The Brainerd Warrior fishing team defeated the Pequot Lake Patriots fishing team Sept. 8 by a total weight of 64.7 pounds to 63.3 pounds. The event took the top three weights from the high school competitors (ninth-12th grade) for each team, and then took the top three weights from the junior teams (sixth-eighth grades). The high schoolers weighed in first, Pequot had a commanding lead of over 8 pounds and took all of the top three spots. Then came in the juniors, the Brainerd juniors not only erased the deficit but ending up having enough weight to overtake the lead and win the tournament.
Over 80 young anglers participated in the tournament held on the Whitefish Chain of Lakes. There is a traveling trophy that goes between the teams and it will stay with Brainerd for the second year in a row.
“This is a great event with some friendly competition, our anglers look forward to it every year,” said Jason Bahr, coach of the Brainerd team.
Added Pequot coach Tim Bray: “It was a really close competition and that’s exactly what we were looking for.”
Moonlite bay in Cross Lake hosted the event, the Power Lodge and Lund boats provided prizes for the youth anglers.
The next event for the Brainerd Warrior fishing team was the Student Angler Tournament Trail team championship Sept. 14-15 on Lake Pokegama near Grand Rapids. The six anglers competing for Brainerd were senior Jay Young, senior Kyle Bahr, junior Troy Peterson, junior Tyler Bahr, junior Cole Larkin and junior Blair Erickson.
Three Brainerd Warrior anglers are headed to the adult TBF regionals Sept. 21-22 on Pool 8 in LaCrosse Wis. All three anglers competed in the MN TBF state championship and the top 12 co-anglers from Minnesota advanced to the regionals which includes anglers from Wisconsin. Kyle Bahr had a six fish total weight of 18.85 pounds at state to take first place, Troy Peterson had a total weight of 15.75 pounds, good enough for eighth place and Tyler Bahr rounded off the team with 11th place and a weight of 14.34 pounds. This is the first time Brainerd is sending three anglers to the adult regional championship, all three will be competing as co-anglers, hoping for a chance to qualify for the nationals.
DNR seeks comments on northern pike regulations for Mitchell Lake, Crow Wing County
Anglers and others interested in proposed changes to northern pike regulations on Mitchell Lake, north of Fifty Lakes in Crow Wing County, are invited to attend an open house hosted by the Department of Natural Resources.
The first open house will be on Sept. 24 from 6-8 p.m. at the Brainerd DNR Office, 1601 Minnesota Drive. The second open house will be on Sept. 25 from 6-8 p.m. at the DNR Central Office, 500 Lafayette Rd, St. Paul. No formal presentation will be made at the open houses but fisheries staff will be on hand to provide background information, answer questions, and take public input.
The current northern pike regulation on Mitchell Lake was put in place in 2003 and requires a 40-inch minimum length with a possession limit of one fish. This existing regulation, along with an increase in the number of fish that have survived from hatch to catchable size, have resulted in an overall increase in northern pike across a range of sizes. The proposed regulation is a 24- to 36-inch protected slot limit and with a possession limit of three fish with only one over 36 inches allowed.
This regulation would allow harvest of smaller northern pike while protecting medium to large pike that are present in Mitchell, but are rare in other waterbodies in the area.

* [Required task 1] Decide whether each statement agrees with the fishing report, answering yes or no and quoting the words of the text that settle it: (a) Among the high schoolers, Pequot took all of the top three spots. (b) The traveling trophy is staying with Brainerd for the first time. (c) The current northern pike regulation on Mitchell Lake requires a 40-inch minimum length.
* [Required task 2] Reproduce the fishing report word for word from "Added Pequot coach" up to and including "the youth anglers.".

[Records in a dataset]
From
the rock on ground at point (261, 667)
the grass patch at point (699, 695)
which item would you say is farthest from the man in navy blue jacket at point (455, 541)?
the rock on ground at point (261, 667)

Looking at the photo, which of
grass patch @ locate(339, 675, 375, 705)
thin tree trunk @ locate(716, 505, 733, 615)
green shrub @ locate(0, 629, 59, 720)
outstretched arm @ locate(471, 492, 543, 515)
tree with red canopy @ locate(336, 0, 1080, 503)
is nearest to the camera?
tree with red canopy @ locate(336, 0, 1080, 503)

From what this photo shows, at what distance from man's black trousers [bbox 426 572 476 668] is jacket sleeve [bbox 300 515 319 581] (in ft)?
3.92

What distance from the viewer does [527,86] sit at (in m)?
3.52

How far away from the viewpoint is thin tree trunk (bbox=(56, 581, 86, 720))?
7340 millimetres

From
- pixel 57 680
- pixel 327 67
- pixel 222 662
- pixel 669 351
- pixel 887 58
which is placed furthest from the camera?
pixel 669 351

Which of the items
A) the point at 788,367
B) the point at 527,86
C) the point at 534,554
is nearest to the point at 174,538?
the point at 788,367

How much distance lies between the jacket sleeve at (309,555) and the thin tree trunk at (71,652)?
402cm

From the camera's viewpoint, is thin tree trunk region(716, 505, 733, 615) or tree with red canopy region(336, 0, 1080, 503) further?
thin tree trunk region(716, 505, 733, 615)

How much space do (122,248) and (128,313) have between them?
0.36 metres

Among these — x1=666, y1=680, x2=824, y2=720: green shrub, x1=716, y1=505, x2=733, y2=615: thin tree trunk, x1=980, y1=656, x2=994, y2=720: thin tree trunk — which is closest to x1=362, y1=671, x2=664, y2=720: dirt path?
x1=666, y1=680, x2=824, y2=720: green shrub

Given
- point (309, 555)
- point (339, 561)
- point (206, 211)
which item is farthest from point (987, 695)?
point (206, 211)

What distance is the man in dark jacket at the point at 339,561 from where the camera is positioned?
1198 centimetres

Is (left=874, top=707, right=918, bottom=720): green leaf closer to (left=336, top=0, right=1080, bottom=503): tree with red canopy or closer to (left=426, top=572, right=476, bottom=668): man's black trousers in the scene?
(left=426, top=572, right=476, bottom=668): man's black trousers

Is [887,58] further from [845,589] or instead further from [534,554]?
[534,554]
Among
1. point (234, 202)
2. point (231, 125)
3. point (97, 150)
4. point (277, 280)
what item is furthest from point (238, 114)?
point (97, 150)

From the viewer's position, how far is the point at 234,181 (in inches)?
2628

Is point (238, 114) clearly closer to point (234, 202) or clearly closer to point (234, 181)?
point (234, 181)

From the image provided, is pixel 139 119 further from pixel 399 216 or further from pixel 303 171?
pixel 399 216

* [Task result 1]
(a) Yes: "Pequot had a commanding lead of over 8 pounds and took all of the top three spots."
(b) No: "it will stay with Brainerd for the second year in a row."
(c) Yes: "requires a 40-inch minimum length with a possession limit of one fish."

* [Task result 2]
Added Pequot coach Tim Bray: “It was a really close competition and that’s exactly what we were looking for.”
Moonlite bay in Cross Lake hosted the event, the Power Lodge and Lund boats provided prizes for the youth anglers.